• [EXERCISE OBJECTIVE] Edit the passage on eager evaluation in switchIfEmpty, starting at the words "What’s the point" and stopping after "and subscription time.", so that "eagerly" becomes "immediately".

• [TEXT SECTION]
What’s the point of .switchIfEmpty() getting evaluated eagerly?

What you need to understand here is the difference between assembly time and subscription time.

Assembly time is when you create your pipeline by building the operator chain. At this point your publisher is not subscribed yet and you need to think kind of imperatively.

Subscription time is when you trigger the execution by subscribing and the data starts flow through your pipeline. This is when you need to think reactively in terms of callbacks, lambdas, lazy execution, etc..

More on this in the great article by Simon Baslé.

As @akarnokd mentioned in his answer, the getFallback() method is called imperatively at assembly time since it is not defined as a lambda, just a regular method call.

You can achieve true laziness by one of the below methods:

1, You can use Mono.fromCallable and put your log inside the lambda:

public static void main(String[] args) {
    Mono<Integer> m = Mono.just(1);

    m.flatMap(a -> Mono.delay(Duration.ofMillis(5000)).flatMap(p -> Mono.empty()))
     .switchIfEmpty(getFallback())
     .doOnNext(a -> System.out.println(a))
     .block();
}

private static Mono<Integer> getFallback() {
    System.out.println("Assembly time, here we are just in the process of creating the mono but not triggering it. This is always called regardless of the emptiness of the parent Mono.");
    return Mono.fromCallable(() -> {
        System.out.println("Subscription time, this is the moment when the publisher got subscribed. It is got called only when the Mono was empty and fallback needed.");
        return 5;
    });
}

2, You can use Mono.defer and delay the execution and the assembling of your inner Mono until subscription:

public static void main(String[] args) {
    Mono<Integer> m = Mono.just(1);
    m.flatMap(a -> Mono.delay(Duration.ofMillis(5000)).flatMap(p -> Mono.empty()))

Data entries
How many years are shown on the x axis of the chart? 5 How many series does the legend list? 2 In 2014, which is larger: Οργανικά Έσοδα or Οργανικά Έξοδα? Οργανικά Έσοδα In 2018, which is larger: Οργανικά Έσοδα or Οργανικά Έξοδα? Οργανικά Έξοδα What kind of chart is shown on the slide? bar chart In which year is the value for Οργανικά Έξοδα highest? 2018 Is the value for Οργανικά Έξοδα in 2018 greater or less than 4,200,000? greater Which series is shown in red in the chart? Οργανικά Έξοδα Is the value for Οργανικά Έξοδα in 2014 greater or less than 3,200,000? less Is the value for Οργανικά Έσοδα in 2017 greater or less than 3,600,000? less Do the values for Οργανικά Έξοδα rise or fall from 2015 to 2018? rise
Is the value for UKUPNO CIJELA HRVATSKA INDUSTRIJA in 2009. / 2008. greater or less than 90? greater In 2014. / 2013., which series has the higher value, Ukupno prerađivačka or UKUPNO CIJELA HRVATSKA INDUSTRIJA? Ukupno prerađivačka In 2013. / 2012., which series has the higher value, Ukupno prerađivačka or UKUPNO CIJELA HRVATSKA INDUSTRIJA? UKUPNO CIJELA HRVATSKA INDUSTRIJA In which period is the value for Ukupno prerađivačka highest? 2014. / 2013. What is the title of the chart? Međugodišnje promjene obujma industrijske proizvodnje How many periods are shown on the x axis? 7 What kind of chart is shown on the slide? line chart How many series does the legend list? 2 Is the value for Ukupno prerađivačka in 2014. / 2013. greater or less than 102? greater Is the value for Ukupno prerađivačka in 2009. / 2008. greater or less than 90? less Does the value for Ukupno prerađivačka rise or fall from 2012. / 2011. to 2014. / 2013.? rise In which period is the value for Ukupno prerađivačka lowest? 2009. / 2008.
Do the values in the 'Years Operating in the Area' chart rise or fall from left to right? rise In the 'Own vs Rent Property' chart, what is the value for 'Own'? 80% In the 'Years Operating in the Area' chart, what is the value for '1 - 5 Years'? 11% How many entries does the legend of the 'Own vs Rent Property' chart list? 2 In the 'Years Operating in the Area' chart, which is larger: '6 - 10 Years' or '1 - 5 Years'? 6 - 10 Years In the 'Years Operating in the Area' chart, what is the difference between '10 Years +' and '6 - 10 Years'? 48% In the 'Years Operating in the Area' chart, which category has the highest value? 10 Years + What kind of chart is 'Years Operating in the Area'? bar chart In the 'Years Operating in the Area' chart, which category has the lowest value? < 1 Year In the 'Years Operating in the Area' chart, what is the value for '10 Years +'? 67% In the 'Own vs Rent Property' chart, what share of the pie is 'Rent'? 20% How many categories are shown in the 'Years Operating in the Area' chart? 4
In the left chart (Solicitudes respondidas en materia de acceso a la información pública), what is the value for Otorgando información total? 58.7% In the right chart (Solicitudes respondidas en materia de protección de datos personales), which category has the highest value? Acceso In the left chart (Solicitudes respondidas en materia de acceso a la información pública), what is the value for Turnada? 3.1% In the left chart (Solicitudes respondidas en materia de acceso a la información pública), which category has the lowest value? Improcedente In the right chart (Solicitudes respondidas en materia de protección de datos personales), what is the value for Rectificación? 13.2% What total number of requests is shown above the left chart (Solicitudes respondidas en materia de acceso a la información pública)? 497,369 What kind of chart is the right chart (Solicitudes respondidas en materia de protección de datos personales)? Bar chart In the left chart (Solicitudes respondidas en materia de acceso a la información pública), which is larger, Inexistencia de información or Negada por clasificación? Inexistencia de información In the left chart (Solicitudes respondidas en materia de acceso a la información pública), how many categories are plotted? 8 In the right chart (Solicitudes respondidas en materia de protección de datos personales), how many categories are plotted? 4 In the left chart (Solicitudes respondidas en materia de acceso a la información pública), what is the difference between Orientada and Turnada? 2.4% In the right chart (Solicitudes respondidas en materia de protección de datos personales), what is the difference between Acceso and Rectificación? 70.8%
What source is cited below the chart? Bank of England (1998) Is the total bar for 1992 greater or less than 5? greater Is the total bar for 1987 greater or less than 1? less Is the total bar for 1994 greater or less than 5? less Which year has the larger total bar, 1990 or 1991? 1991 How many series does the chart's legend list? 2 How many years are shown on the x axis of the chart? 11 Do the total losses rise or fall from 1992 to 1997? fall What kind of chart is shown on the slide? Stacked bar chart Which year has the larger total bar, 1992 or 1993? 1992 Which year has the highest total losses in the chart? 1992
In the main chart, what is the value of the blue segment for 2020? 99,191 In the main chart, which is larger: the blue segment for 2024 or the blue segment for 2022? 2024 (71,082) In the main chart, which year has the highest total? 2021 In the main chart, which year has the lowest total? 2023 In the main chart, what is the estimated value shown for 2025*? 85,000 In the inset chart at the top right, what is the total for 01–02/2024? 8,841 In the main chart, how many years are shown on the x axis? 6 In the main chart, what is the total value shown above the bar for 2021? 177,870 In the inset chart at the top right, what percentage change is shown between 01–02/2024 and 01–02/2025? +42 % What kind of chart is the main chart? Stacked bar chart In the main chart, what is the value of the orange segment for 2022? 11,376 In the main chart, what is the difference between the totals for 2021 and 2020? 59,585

• [SOLUTION TO THIS TASK]
What’s the point of .switchIfEmpty() getting evaluated immediately?

What you need to understand here is the difference between assembly time and subscription time.